Segment Start: Document segment
SECURITIES AND EXCHANGE COMMISSION


Submission for OMB Review; Comment Request

Upon Written Request Copies Available From: Securities and Exchange 
Commission, Office of Investor Education and Advocacy, Washington, DC 
20549-0213.
Extension:
    Rule 607, OMB Control No. 3235-0634; SEC File No. 270-561.
    Notice is hereby given that, pursuant to the Paperwork Reduction 
Act of 1995 (44 U.S.C. 3501 et seq.), the Securities and Exchange 
Commission (the ``Commission'') has submitted to the Office of 
Management and Budget a request for extension of the previously 
approved collection of information discussed below.
    Regulation E (17 CFR 230.601-230.610a) exempts from registration 
under the Securities Act of 1933 (15 U.S.C. 77a et seq.) (``Securities 
Act'') securities issued by a small business investment company 
(``SBIC'') which is registered under the Investment Company Act of 1940 
(15 U.S.C. 80a-1 et seq.) (``Investment Company Act'') or a closed-end 
investment company that has elected to be regulated as a business 
development company (``BDC'') under the Investment Company Act, so long 
as the aggregate offering price of all securities of the issuer that 
may be sold within a 12-month period does not exceed $5,000,000 and 
certain other conditions are met. Rule 607 under Regulation E (17 CFR 
230.607) entitled, ``Sales material to be filed,'' requires sales 
material used in connection with securities offerings under Regulation 
E to be filed with the Commission at least five days (excluding 
weekends and holidays) prior to its use.\1\ Commission staff reviews 
sales material filed under rule 607 for materially misleading 
statements and omissions. The requirements of rule 607 are designed to 
protect investors from the use of false or misleading sales material in 
connection with Regulation E offerings.
Segment End: Document segment
Segment Start: Information shown
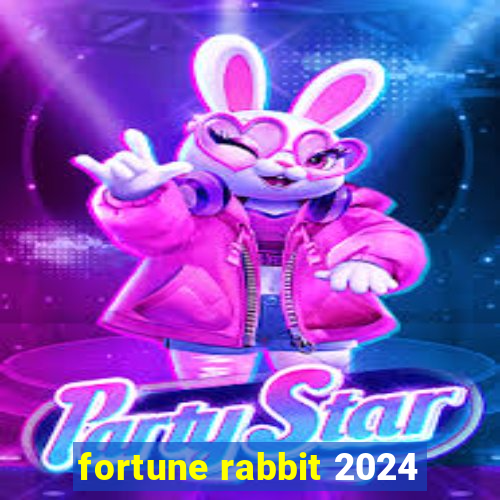 fortune rabbit 2024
Segment End: Information shown
* [Problems to solve]:
(A) According to the Rule 607 notice, how far in advance of its use must sales material for a Regulation E offering be filed with the Commission?
(B) Carry the Rule 607 notice forward from its last sentence.

* [Set of answers]:
(A) At least five days before use, excluding weekends and holidays.

(B)
---------------------------------------------------------------------------

    \1\ Sales material includes advertisements, articles or other 
communications to be published in newspapers, magazines, or other 
periodicals; radio and television scripts; and letters, circulars or 
other written communications proposed to be sent given or otherwise 
communicated to more than ten persons.
---------------------------------------------------------------------------

    Respondents to this collection of information include SBICs and 
BDCs making an offering of securities under Regulation E. Each 
respondent's reporting burden under rule 607 relates to the burden 
associated with filing its sales material electronically. The burden of 
filing electronically, however, is negligible and there have been no 
filings made under this rule, so this collection of information does 
not impose any burden on the industry. However, we are requesting one 
annual response and an annual burden of one hour for administrative 
purposes. The estimate of average burden hours is made solely for 
purposes of the Paperwork Reduction Act and is not derived from a 
quantitative, comprehensive, or even representative survey or study of 
the burdens associated with Commission rules and forms.
    The requirements of this collection of information are mandatory. 
Responses will not be kept confidential. An agency may not conduct or 
sponsor, and a person is not required to respond to a collection of 
information unless it displays a currently valid control number.
    The public may view the background documentation for this 
information collection at the following Web site, www.reginfo.gov. 
Comments should be directed to: (i) Desk Officer for the Securities and 
Exchange Commission, Office of Information and Regulatory Affairs, 
Office of Management and Budget, Room 10102, New Executive Office 
Building, Washington, DC 20503, or by sending an email to: Shagufta_Ahmed@omb.eop.gov; and (ii) Thomas Bayer, Chief Information Officer, 
Securities and Exchange Commission, c/o Remi Pavlik-Simon,

[[Page 20700]]

6432 General Green Way, Alexandria, VA 22312 or send an email to: PRA_Mailbox@sec.gov. Comments must be submitted to OMB within 30 days of 
this notice.

    Dated: April 1, 2013.
Kevin M. O'Neill,
Deputy Secretary.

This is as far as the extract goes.